23 Januar 2009

Ein Tropfen genügt

Gekürzt erschienen in F.A.S., 9. 11. 2008

Der erste dunkelhäutige Präsident der Vereinigten Staaten ist das Kind einer weißen Mutter. Seinen kenianischen Vater hat er kaum jemals gesehen, den größten Teil seiner Jugend verbrachte er bei den weißen Großeltern. Wieso gilt er trotzdem schlichtweg als »schwarz«? Die Beantwortung dieser simplen Frage führt mitten hinein in die Abgründe der einstigen amerikanischen Rassengesetzgebung und die Paradoxien der heutigen Identitätspolitik.

Barack Obama als Schwarzen anzusehen heißt zunächst, seine eigene Selbstbestimmung zu respektieren.

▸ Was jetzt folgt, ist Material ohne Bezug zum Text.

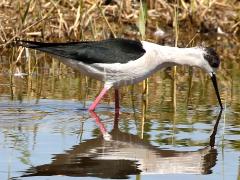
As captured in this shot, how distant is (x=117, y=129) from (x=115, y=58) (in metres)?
0.85

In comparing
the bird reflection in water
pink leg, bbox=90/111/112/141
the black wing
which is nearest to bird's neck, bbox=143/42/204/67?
the black wing

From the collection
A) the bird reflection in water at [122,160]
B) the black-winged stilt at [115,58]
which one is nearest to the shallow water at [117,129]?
the bird reflection in water at [122,160]

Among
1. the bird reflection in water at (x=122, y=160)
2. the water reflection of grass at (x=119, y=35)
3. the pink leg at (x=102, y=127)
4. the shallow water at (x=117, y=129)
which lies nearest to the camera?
the bird reflection in water at (x=122, y=160)

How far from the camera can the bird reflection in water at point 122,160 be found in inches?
203

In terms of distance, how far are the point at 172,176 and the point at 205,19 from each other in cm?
816

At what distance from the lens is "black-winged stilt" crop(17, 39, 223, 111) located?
7.30 meters

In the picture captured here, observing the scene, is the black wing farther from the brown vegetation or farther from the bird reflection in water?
the brown vegetation

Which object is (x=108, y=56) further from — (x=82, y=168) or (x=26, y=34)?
(x=26, y=34)

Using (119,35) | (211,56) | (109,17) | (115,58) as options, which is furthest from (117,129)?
(109,17)

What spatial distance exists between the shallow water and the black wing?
0.49m

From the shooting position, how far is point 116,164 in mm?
5379

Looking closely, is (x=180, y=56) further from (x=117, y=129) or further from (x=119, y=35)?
(x=119, y=35)

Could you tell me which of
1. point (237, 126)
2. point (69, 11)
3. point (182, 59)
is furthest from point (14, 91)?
point (69, 11)

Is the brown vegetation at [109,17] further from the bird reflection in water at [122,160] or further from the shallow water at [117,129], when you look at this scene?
the bird reflection in water at [122,160]
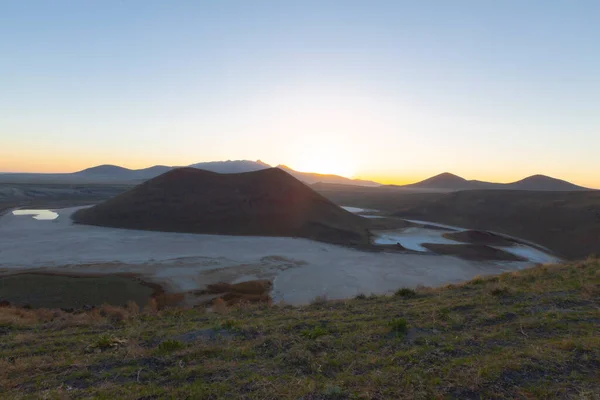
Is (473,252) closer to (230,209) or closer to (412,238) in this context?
(412,238)

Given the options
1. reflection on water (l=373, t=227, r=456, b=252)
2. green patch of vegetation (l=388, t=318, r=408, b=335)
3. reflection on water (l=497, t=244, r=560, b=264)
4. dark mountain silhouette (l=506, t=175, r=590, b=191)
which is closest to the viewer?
green patch of vegetation (l=388, t=318, r=408, b=335)

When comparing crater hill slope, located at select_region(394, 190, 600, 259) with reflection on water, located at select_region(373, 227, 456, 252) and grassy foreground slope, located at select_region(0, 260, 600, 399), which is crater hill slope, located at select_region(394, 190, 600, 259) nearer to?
reflection on water, located at select_region(373, 227, 456, 252)

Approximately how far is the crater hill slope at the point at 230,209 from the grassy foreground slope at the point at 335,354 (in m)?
31.5

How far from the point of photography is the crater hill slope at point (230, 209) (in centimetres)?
4419

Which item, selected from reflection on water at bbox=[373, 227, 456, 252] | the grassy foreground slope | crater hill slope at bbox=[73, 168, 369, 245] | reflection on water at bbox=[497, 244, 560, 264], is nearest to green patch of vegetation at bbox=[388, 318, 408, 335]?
the grassy foreground slope

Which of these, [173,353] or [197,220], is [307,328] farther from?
[197,220]

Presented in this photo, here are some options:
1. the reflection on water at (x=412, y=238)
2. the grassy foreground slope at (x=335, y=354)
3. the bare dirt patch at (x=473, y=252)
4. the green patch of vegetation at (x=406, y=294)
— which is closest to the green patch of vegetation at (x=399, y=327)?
the grassy foreground slope at (x=335, y=354)

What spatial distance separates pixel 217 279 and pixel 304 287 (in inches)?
245

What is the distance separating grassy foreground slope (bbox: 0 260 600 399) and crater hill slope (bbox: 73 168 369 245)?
31455 mm

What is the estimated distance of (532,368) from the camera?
555cm

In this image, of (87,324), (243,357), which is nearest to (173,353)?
(243,357)

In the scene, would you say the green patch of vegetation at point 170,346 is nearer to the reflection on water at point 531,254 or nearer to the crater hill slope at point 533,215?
the reflection on water at point 531,254

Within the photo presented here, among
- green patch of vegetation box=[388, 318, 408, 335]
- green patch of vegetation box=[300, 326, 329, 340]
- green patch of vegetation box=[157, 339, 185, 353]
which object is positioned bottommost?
green patch of vegetation box=[157, 339, 185, 353]

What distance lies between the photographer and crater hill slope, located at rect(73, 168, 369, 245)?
4419 centimetres
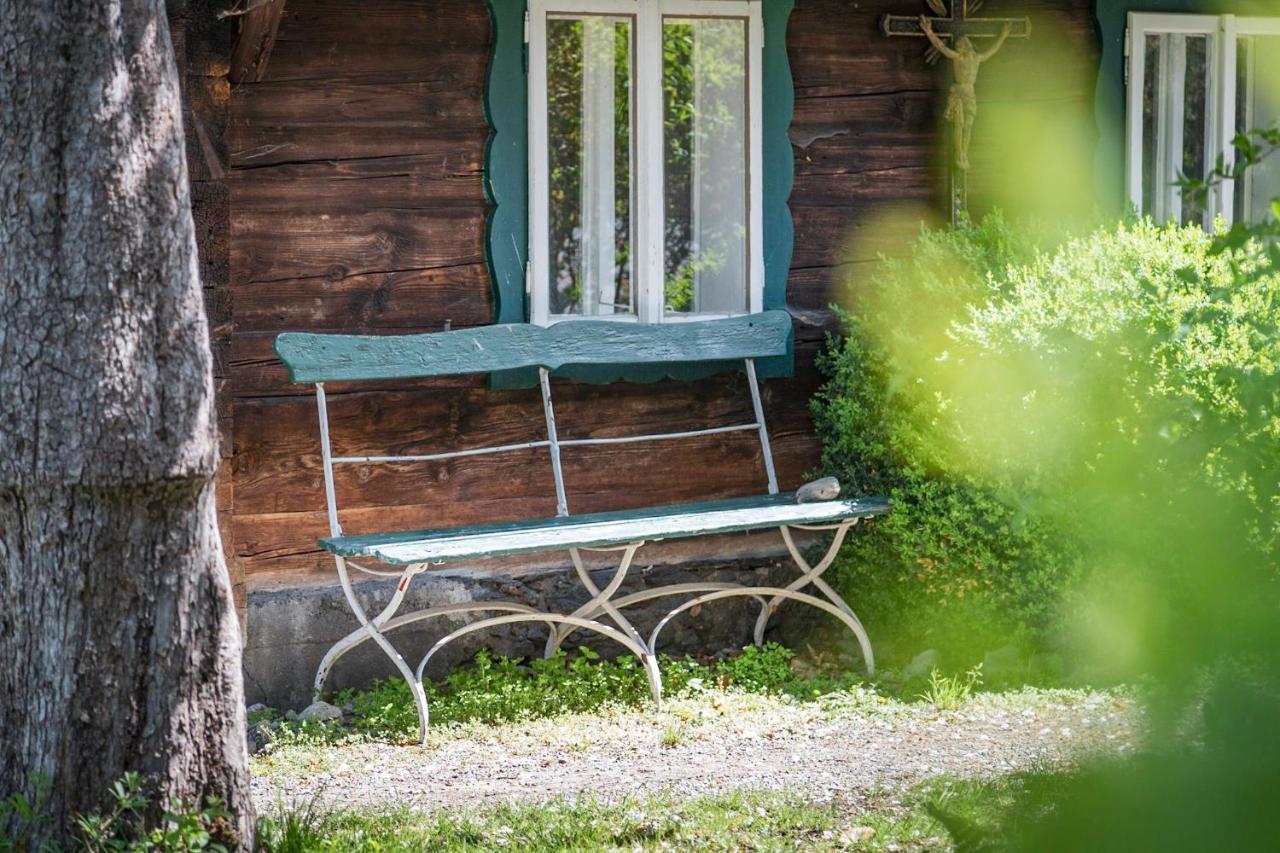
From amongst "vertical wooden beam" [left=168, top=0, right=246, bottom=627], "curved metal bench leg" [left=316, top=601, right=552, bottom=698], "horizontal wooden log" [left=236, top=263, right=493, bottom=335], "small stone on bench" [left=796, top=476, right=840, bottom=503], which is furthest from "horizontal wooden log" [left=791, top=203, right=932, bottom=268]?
"vertical wooden beam" [left=168, top=0, right=246, bottom=627]

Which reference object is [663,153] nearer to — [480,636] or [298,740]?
[480,636]

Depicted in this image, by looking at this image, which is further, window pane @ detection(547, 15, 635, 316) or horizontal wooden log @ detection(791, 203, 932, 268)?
horizontal wooden log @ detection(791, 203, 932, 268)

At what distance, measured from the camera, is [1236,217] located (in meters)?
7.48

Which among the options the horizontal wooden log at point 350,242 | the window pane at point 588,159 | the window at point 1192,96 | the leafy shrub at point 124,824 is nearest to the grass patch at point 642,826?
the leafy shrub at point 124,824

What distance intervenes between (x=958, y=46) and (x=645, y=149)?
1.62 metres

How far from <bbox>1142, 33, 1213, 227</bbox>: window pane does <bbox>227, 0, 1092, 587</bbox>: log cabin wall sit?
165cm

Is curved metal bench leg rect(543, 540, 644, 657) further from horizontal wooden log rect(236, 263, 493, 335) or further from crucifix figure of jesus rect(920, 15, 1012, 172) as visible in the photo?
crucifix figure of jesus rect(920, 15, 1012, 172)

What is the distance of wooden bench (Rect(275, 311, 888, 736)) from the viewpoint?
520 cm

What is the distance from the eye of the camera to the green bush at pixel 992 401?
5.26 meters

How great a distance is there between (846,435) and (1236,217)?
2818 mm

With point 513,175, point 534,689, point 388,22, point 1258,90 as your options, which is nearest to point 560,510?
point 534,689

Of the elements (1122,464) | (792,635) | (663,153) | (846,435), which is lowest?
(792,635)

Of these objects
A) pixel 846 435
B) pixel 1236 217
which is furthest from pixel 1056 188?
pixel 846 435

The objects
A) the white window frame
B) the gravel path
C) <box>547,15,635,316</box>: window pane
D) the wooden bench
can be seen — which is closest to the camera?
the gravel path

Obama hat sich bereits in seiner Autobiographie Dreams from my father ausführlich über seine Herkunft und den Umgang mit ihr geäußert. Mit zwölf oder dreizehn Jahren, berichtet er hier, habe er aufgehört, Fremden gegenüber von der Hautfarbe seiner Mutter zu sprechen, weil ihm dies als Anbiederung an die Weißen erschien. Seitdem sei er immer wieder Zeuge geworden, wie verstörend es auf weiße wie schwarze Amerikaner wirke zu erfahren, einen Menschen uneindeutiger Rasse vor sich zu haben: »Sie wissen nicht mehr, wer ich bin. Insgeheim stellen sie sich vielleicht meine Zerrissenheit vor, das gemischte Blut, das gespenstische Bild des tragischen Mulatten, der in zwei Welten gefangen ist.«

Obamas Rückblick auf das Leben eines noch jungen Mannes, der seit kurzem auch in deutscher Übersetzung vorliegt, erschien 1995, noch vor Beginn seiner politischen Karriere. Inzwischen ist die Genealogie des Verfassers längst kein Geheimnis mehr. Der Politiker Obama hat seither stets seine Absicht bekundet, zur Überwindung von Rassenschranken beizutragen, sich aber gleichzeitig vorbehaltlos zur schwarzen Gemeinschaft bekannt. Er hat damit auf die noch immer unausweichliche Frage nach seiner Rassenzugehörigkeit diejenige Antwort gegeben, welche die amerikanische Gesellschaft und der ganz überwiegende Teil seiner Wähler von ihm erwartet. Es besteht zwar keine Veranlassung, an Obamas Aufrichtigkeit zu zweifeln. Ein Bestehen auf der eigenen hybriden Identität aber, soviel ist sicher, wäre unter den Amerikanern weithin auf Unverständnis gestoßen.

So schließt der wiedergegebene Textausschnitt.